In this column, Ben Witherington III answers questions about:
Research on Luke 16:19-31 indicates that the Pharisees and others of Jesus' day perceived wealth to be a sign of God's favor. Hence, Jesus' story [about Lazarus and the rich man] was intended to correct this thinking.
Oddly, research on James 2:5 (particularly from Peter H. Davids's commentary on James) indicates that the popular opinion was that poverty signified God's favor/election. Can you make sense of these apparently contradictory claims? --Greg H.
While it is true, if one reads the book of Proverbs, that wealth is sometimes seen as a blessing from God, poverty is never viewed as a blessing, not even in James. James suggests that wealth is not necessarily a sign of God's blessing, and that the poor can often be closer to God than the wealthy--indeed, that poverty can be the stimulus that drives one to God.

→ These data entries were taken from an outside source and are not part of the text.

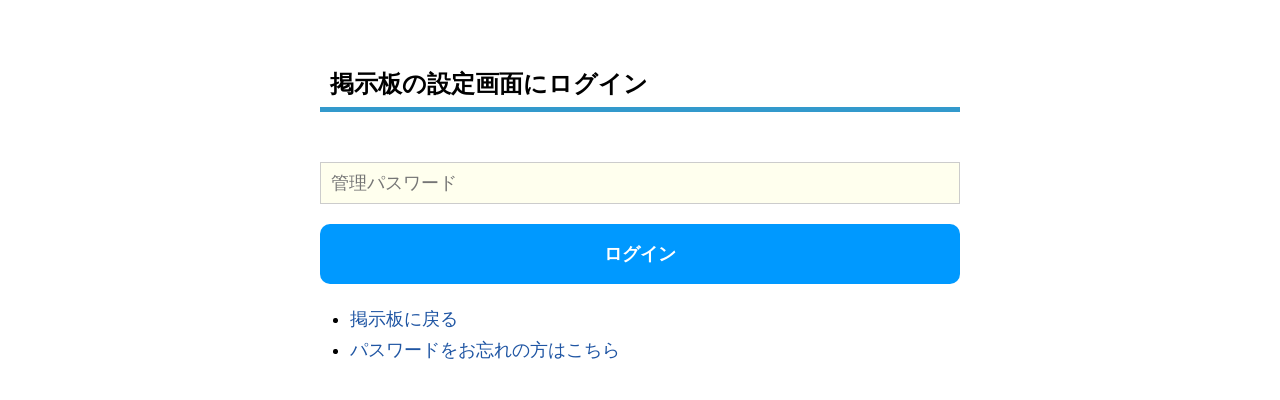

--- FILE ---
content_type: text/html
request_url: https://bbs1.rocketbbs.com/salog/config
body_size: 653
content:
<!DOCTYPE html>
<html lang="ja">
<head>
<meta charset="UTF-8">
<meta name="viewport" content="width=device-width,initial-scale=1">
<meta name="format-detection" content="telephone=no">
<meta name="robots" content="noindex,nofollow,noarchive">
<link rel="stylesheet" href="/css/normalize.css">
<link rel="stylesheet" href="/css/config.css?1639583016">
<link rel="icon" type="image/svg+xml" href="/images/favicon.svg">
<link rel="apple-touch-icon-precomposed" href="/images/touch_icon.png">
<script src="/js/jquery.js"></script>
<script src="/js/fc.js"></script>
<script src="/js/config.js"></script>
<title>ログイン - 設定</title>
<style>
li.info {
  border-bottom: 3px solid #09f !important;
}
</style>
</head>
<body>
<div id="content">
<form action="/salog/config" method="post"><div class="login-form"><h1>掲示板の設定画面にログイン</h1><input type="password" name="password" value="" placeholder="管理パスワード" required><input type="submit" value="ログイン"><ul><li><a href="/salog">掲示板に戻る</a></li><li><a href="/reset_password.cgi?id=salog">パスワードをお忘れの方はこちら</a></li></ul></div><input type="hidden" name="id" value="salog"><input type="hidden" name="m" value="login"><script>fc('20546c91a3e81329b43b65d00bf85ff5');</script><noscript><input type="hidden" name="noscript" value="1"></noscript></form>

</div>

</body>
</html>


--- FILE ---
content_type: text/css
request_url: https://bbs1.rocketbbs.com/css/config.css?1639583016
body_size: 1406
content:
@charset 'UTF-8';

/*
 * global
 */


* {
	box-sizing: border-box;
}

@font-face {
	font-family: 'Yu Gothic';
	src: local('Yu Gothic Medium');
}

html {
	font-size: 62.5%;
}

body {
	background-color: #fff;
	color: #000;
	font-family: YuGothic, 'Yu Gothic', 'Hiragino Kaku Gothic ProN', Meiryo, sans-serif;
	font-size: 18px;
	font-size: 1.8rem;
	text-rendering: optimizeLegibility;
}

a {
	color: #1f55a3;
	text-decoration: none;
	transition: all 0.2s linear;
}

a:hover {
	opacity: 0.75;
}

a:focus {
	outline: none;
}

/*
 * form
 */

input[type="text"],
input[type="email"],
input[type="password"],
input[type="number"]  {
	padding: 10px;
	width: 100%;
	background-color: #ffe;
	border: 1px solid #ccc;
	-webkit-appearance: none;
 }

select {
	padding: 10px;
	width: 100%;
}

input[type="submit"] {
	padding: 0 20px;
	background-color: #09f;
	color: #fff;
	width: 100%;
	height: 60px;
	border: 0;
	border-radius: 10px;
	-webkit-appearance: none;
	font-weight: bold;
}

input[type="submit"].destructive {
	background-color: #c00;
}

input[type="file"] {
	width: 100%;
	background-color: #ffe;
}

input[type="radio"],
input[type="checkbox"] {
	margin-right: 5px;
	width: 20px;
	height: 20px;
}

textarea {
	padding: 10px;
	width: 100%;
	height: 200px;
	background-color: #ffe;
	border: 1px solid #ccc;
	-webkit-appearance: none;
 }

a.button {
	display: block;
	margin-top: 10px;
	padding: 0 20px;
	background-color: #eee;
	color: #000;
	max-width: 320px;
	height: 40px;
	line-height: 40px;
	font-size: 16px;
	font-size: 1.6rem;
	text-align: center;
	border: 0;
	border-radius: 10px;
	-webkit-appearance: none;
}

a.button.destructive {
	background-color: #fcc;
	color: #c00;
}

label {
	display: block;
	margin: 10px 0;
}

/*
 * table
 */

table {
	margin: 10px 0;
	width: 100%;
	border-spacing: 1px;
	background-color: #ccc;
}

th {
	padding: 15px;
	background-color: #f6f6f6;
}

td {
	padding: 15px;
	background-color: #fff;
}

table.horizontal th,
table.horizontal td {
	padding: 10px;
	width: auto;
}

table.vertical th {
	width: 320px;
}

tr.pinned td {
	background-color: #eff;
}

tr.unapproved td {
	background-color: #fee;
}

span.pinned {
	font-weight: bold;
}

span.unapproved {
	font-weight: bold;
	color: #900;
}

div.scroll-table {
	width: auto;
}

/*
 * header
 */

 div#header {
	width: 100%;
	height: 45px;
	background-color: #222;
	border-bottom: 5px solid #39c;
 }

div#header h1 {
	margin: 0;
	padding: 0 20px;
	font-size: 18px;
	font-size: 1.8rem;
	line-height: 40px;
	color: #fff;
}

/*
 * navigation
 */

ul#navigation {
	display: flex;
	justify-content: left;
	margin: 0;
	padding: 0;
	width: 100%;
	height: 50px;
	background-color: #fafafa;
	border-bottom: 1px solid #ccc;
	font-size: 16px;
	font-size: 1.6rem;
}

ul#navigation li {
	display: block;
}

ul#navigation li.opinion {
	background-color: #fec;
}

ul#navigation li a {
	display: flex;
	align-items: center;
	padding: 0 15px;
	width: 100%;
	height: 100%;
	color: inherit;
}

ul#navigation li a:hover {
	background-color: #39c;
	color: #fff;
}

/*
 * mobile navigation
 */

div#open-mobile-navigation {
	display: none;
	width: 100%;
	height: 50px;
	font-size: 16px;
	font-size: 1.6rem;
	line-height: 50px;
	text-align: center;
	background-color: #f6f6f6;
	border-bottom: 1px solid #ccc;
}

div#open-mobile-navigation a {
	display: block;
	color: inherit;
	font-weight: bold;
}

div#mobile-navigation {
	display: none;
	font-size: 16px;
	font-size: 1.6rem;
}

div#mobile-navigation ul {
	display: flex;
	flex-wrap: wrap;
	margin: 0;
	padding: 0;
}

div#mobile-navigation ul li {
	display: block;
	width: 100%;
	height: 50px;
	text-align: center;
	line-height: 50px;
	border-bottom: 1px solid #ccc;
	background-color: #f6f6f6;
}

div#mobile-navigation ul li a {
	display: block;
	color: inherit;
}

/*
 * content
 */

div#content {
	margin: 0;
	padding: 10px;
}

div.section {
	margin-bottom: 50px;
}

div.section h2 {
	font-size: 24px;
	font-size: 2.4rem;
}

div.section h3 {
	margin: 20px 0;
	/* padding: 10px;
	font-size: 20px;
	font-size: 2rem;
	font-weight: bold;
	background-color: #def; */
	padding: 10px;
	border-left: 10px solid #39c;
	font-size: 20px;
	font-size: 2rem;
}

div.section p {
	line-height: 175%;
}

div.section p.note {
	margin: 0;
	padding: 0;
	color: #090;
	font-size: 14px;
	font-size: 1.4rem;
}

div.section ul {
	line-height: 150%;
}

span.limited {
	vertical-align: super;
	color: #c00;
	font-size: 1.6rem;
	font-weight: bold;
}

/*
 * pager
 */

 ul.pager {
	display: flex;
	justify-content: center;
	flex-wrap: wrap;
	margin: 0;
	padding: 0;
}

ul.pager li {
	display: flex;
	justify-content: center;
	align-items: center;
	margin: 8px 4px;
	width: 48px;
	height: 48px;
	border: 1px solid #eee;
	background-color: #fff;
}

ul.pager li a {
	display: flex;
	justify-content: center;
	align-items: center;
	width: 100%;
	height: 100%;
	color: #333;
	background-color: #eee;
}

/*
 * login-form
 */

div.login-form {
	margin: 50px auto;
	width: 100%;
	max-width: 640px;
}

div.login-form h1 {
	margin: 0 0 50px 0;;
	padding: 10px;
	border-bottom: 5px solid #39c;
	font-size: 24px;
	font-size: 2.4rem;
}

div.login-form input[type="password"] {
	margin-bottom: 20px;
}

div.login-form ul {
	margin-top: 20px;
	padding-left: 30px;
	line-height: 175%;
}




/*
 * for mobile
 */

@media screen and (max-width: 960px) {
	table.responsive th,
	table.responsive td {
		display: block;
		padding: 15px 10px;
		width: 100%;
	}

	table.horizontal.responsive th {
		border-bottom: 1px solid #ccc;
	}

	table.horizontal.responsive td {
		border-bottom: 1px solid #eee;
	}

	div.scroll-table {
		width: 100%;
		overflow-x: scroll;
	}

	div.scroll-table table {
		min-width: 1600px;
	}

	ul#navigation {
		display: none;
	}

	div#open-mobile-navigation {
		display: block;
	}
}


--- FILE ---
content_type: text/javascript
request_url: https://bbs1.rocketbbs.com/js/config.js
body_size: -167
content:
$(function(){
	$('div#open-mobile-navigation>a').click(function(){
		$('div#mobile-navigation').slideToggle(200);
		return false;
	});

	$('a.show-more').click(function(){
		$('p.more').slideDown(200);
		$('a.show-more').hide();
		return false;
	});
});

Is there biblical support for withholding charity in certain cases? A year ago a man was hired at my husband's workplace, and at the time the boss told my husband he was doing it as a charitable act because the man has had trouble with drugs and is practically penniless. Without subjecting you to a huge litany of gripes, however, suffice it to say that the man is a very poor worker, usually arrives late and leaves early, often doesn't show up at all, and has a terrible temper. He's a big man, and the other employees are rather afraid of him. They're also demoralized because they know they would have been fired a long time ago if they performed as poorly as he does. The boss is aware of the problems but has done nothing, as far as anyone knows.
I seem to recall that the Bible has something to say about this--something about knowing the person you're giving charity to--but I haven't been able to find the verse. --Anonymous
This falls under the category of being wise as serpents and innocent as doves. I would suggest that you look over the Sermon on the Mount in Matthew 5-7. Compassion and charity are acts that should be done wholeheartedly, of course, but giving someone a job which then hurts other workers is not compassionate towards those other workers. Compassion must be exercised wisely.

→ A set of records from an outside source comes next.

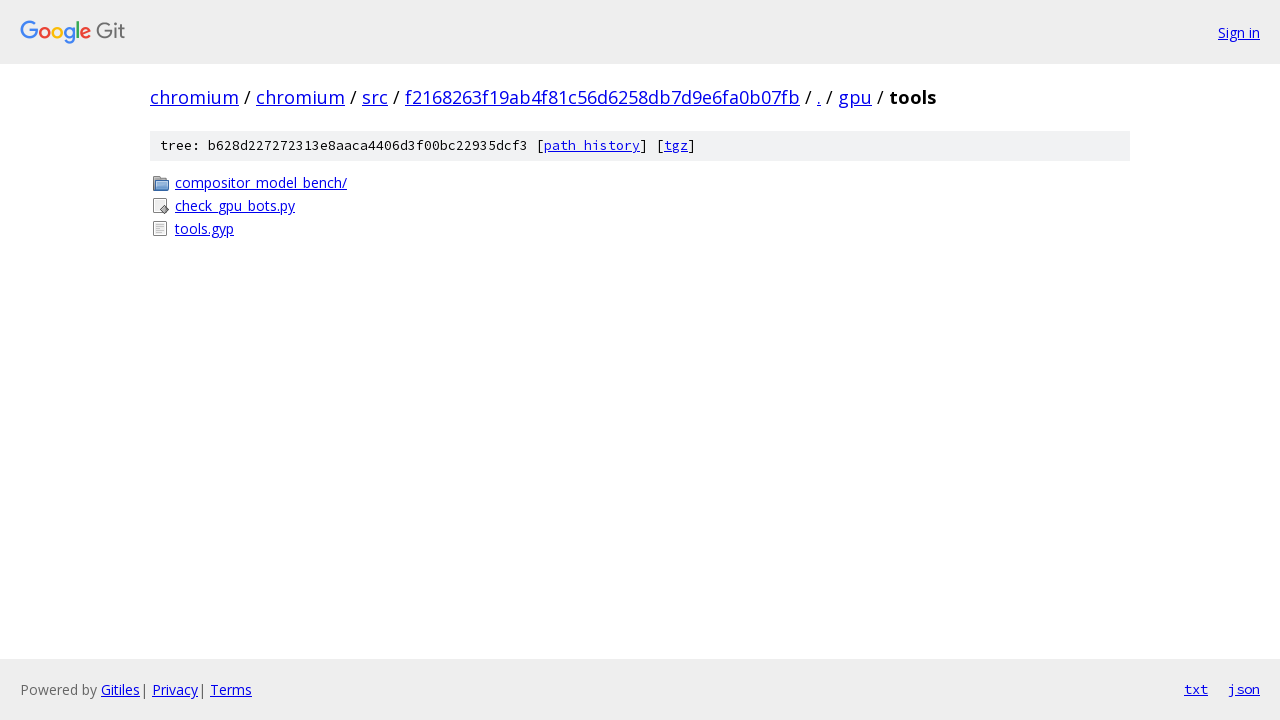

--- FILE ---
content_type: text/html; charset=utf-8
request_url: https://chromium.googlesource.com/chromium/src/+/f2168263f19ab4f81c56d6258db7d9e6fa0b07fb/gpu/tools/
body_size: 766
content:
<!DOCTYPE html><html lang="en"><head><meta charset="utf-8"><meta name="viewport" content="width=device-width, initial-scale=1"><title>gpu/tools - chromium/src - Git at Google</title><link rel="stylesheet" type="text/css" href="/+static/base.css"><!-- default customHeadTagPart --></head><body class="Site"><header class="Site-header"><div class="Header"><a class="Header-image" href="/"><img src="//www.gstatic.com/images/branding/lockups/2x/lockup_git_color_108x24dp.png" width="108" height="24" alt="Google Git"></a><div class="Header-menu"> <a class="Header-menuItem" href="https://accounts.google.com/AccountChooser?faa=1&amp;continue=https://chromium.googlesource.com/login/chromium/src/%2B/f2168263f19ab4f81c56d6258db7d9e6fa0b07fb/gpu/tools">Sign in</a> </div></div></header><div class="Site-content"><div class="Container "><div class="Breadcrumbs"><a class="Breadcrumbs-crumb" href="/?format=HTML">chromium</a> / <a class="Breadcrumbs-crumb" href="/chromium/">chromium</a> / <a class="Breadcrumbs-crumb" href="/chromium/src/">src</a> / <a class="Breadcrumbs-crumb" href="/chromium/src/+/f2168263f19ab4f81c56d6258db7d9e6fa0b07fb">f2168263f19ab4f81c56d6258db7d9e6fa0b07fb</a> / <a class="Breadcrumbs-crumb" href="/chromium/src/+/f2168263f19ab4f81c56d6258db7d9e6fa0b07fb/">.</a> / <a class="Breadcrumbs-crumb" href="/chromium/src/+/f2168263f19ab4f81c56d6258db7d9e6fa0b07fb/gpu">gpu</a> / <span class="Breadcrumbs-crumb">tools</span></div><div class="TreeDetail"><div class="u-sha1 u-monospace TreeDetail-sha1">tree: b628d227272313e8aaca4406d3f00bc22935dcf3 [<a href="/chromium/src/+log/f2168263f19ab4f81c56d6258db7d9e6fa0b07fb/gpu/tools">path history</a>] <span>[<a href="/chromium/src/+archive/f2168263f19ab4f81c56d6258db7d9e6fa0b07fb/gpu/tools.tar.gz">tgz</a>]</span></div><ol class="FileList"><li class="FileList-item FileList-item--gitTree" title="Tree - compositor_model_bench/"><a class="FileList-itemLink" href="/chromium/src/+/f2168263f19ab4f81c56d6258db7d9e6fa0b07fb/gpu/tools/compositor_model_bench/">compositor_model_bench/</a></li><li class="FileList-item FileList-item--executableFile" title="Executable file - check_gpu_bots.py"><a class="FileList-itemLink" href="/chromium/src/+/f2168263f19ab4f81c56d6258db7d9e6fa0b07fb/gpu/tools/check_gpu_bots.py">check_gpu_bots.py</a></li><li class="FileList-item FileList-item--regularFile" title="Regular file - tools.gyp"><a class="FileList-itemLink" href="/chromium/src/+/f2168263f19ab4f81c56d6258db7d9e6fa0b07fb/gpu/tools/tools.gyp">tools.gyp</a></li></ol></div></div> <!-- Container --></div> <!-- Site-content --><footer class="Site-footer"><div class="Footer"><span class="Footer-poweredBy">Powered by <a href="https://gerrit.googlesource.com/gitiles/">Gitiles</a>| <a href="https://policies.google.com/privacy">Privacy</a>| <a href="https://policies.google.com/terms">Terms</a></span><span class="Footer-formats"><a class="u-monospace Footer-formatsItem" href="?format=TEXT">txt</a> <a class="u-monospace Footer-formatsItem" href="?format=JSON">json</a></span></div></footer></body></html>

I have a very devoted Christian friend who has taught her kids that when they are sick, it is Satan trying to "get" them. I was shocked at this as her child developed strep throat and was at her bedroom door shivering with sickness and fever, saying, 'Satan, Satan'...Is this true to Christian belief? And if it is, where in the Bible does it say that getting an organic sickness is due to the devil? --Mary Kay B.
This is certainly not a Christian perspective. Consider, for example, what Jesus says in John 9 about the man born blind. He says that it is neither because he had sinned nor because his parents had sinned that he was in this condition. There is no one-to-one correlation in the Bible between sickness and sin, or between sickness and the Devil, for that matter. Satan is linked to one and only one particular condition in the New Testament--namely demon possession, and strep throat definitely doesn't fall under the heading of demon possession. To demonize all illness is to give the Devil way too much credit.
Can you give me the verse and scriptures in the Bible that explain who gets into heaven and under what circumstances? --Ayanna
There is very little discussion about dying and going to heaven in the New Testament, so I am not surprised you have not found the appropriate verses. What is discussed in the New Testament frequently is the means of salvation which is repeatedly said to be Jesus, whether we think of the Johannine "I am the way the truth and the life, no one comes to the Father but by me" (John 14:6) or "there is no other name under heaven by which we may be saved" (Acts 4:12). Jesus is certainly portrayed in the New Testament as the exclusive means of salvation for anyone.
Which of the Ten Commandments was not followed or enforced in the New Testament? I located 1, 5, 6, 7, 8, 9, and 10. But I was having trouble finding 2, 3, and 4. --scotland_dreamer
The Sabbath commandment was not reinforced in the Christian era--see, for example, what Paul says about keeping Sabbaths in Colossians 2:16. Christians worshipped on the Lord's Day, or Sunday, not on the Jewish Sabbath, and did not feel they had to keep the Jewish Sabbath anymore.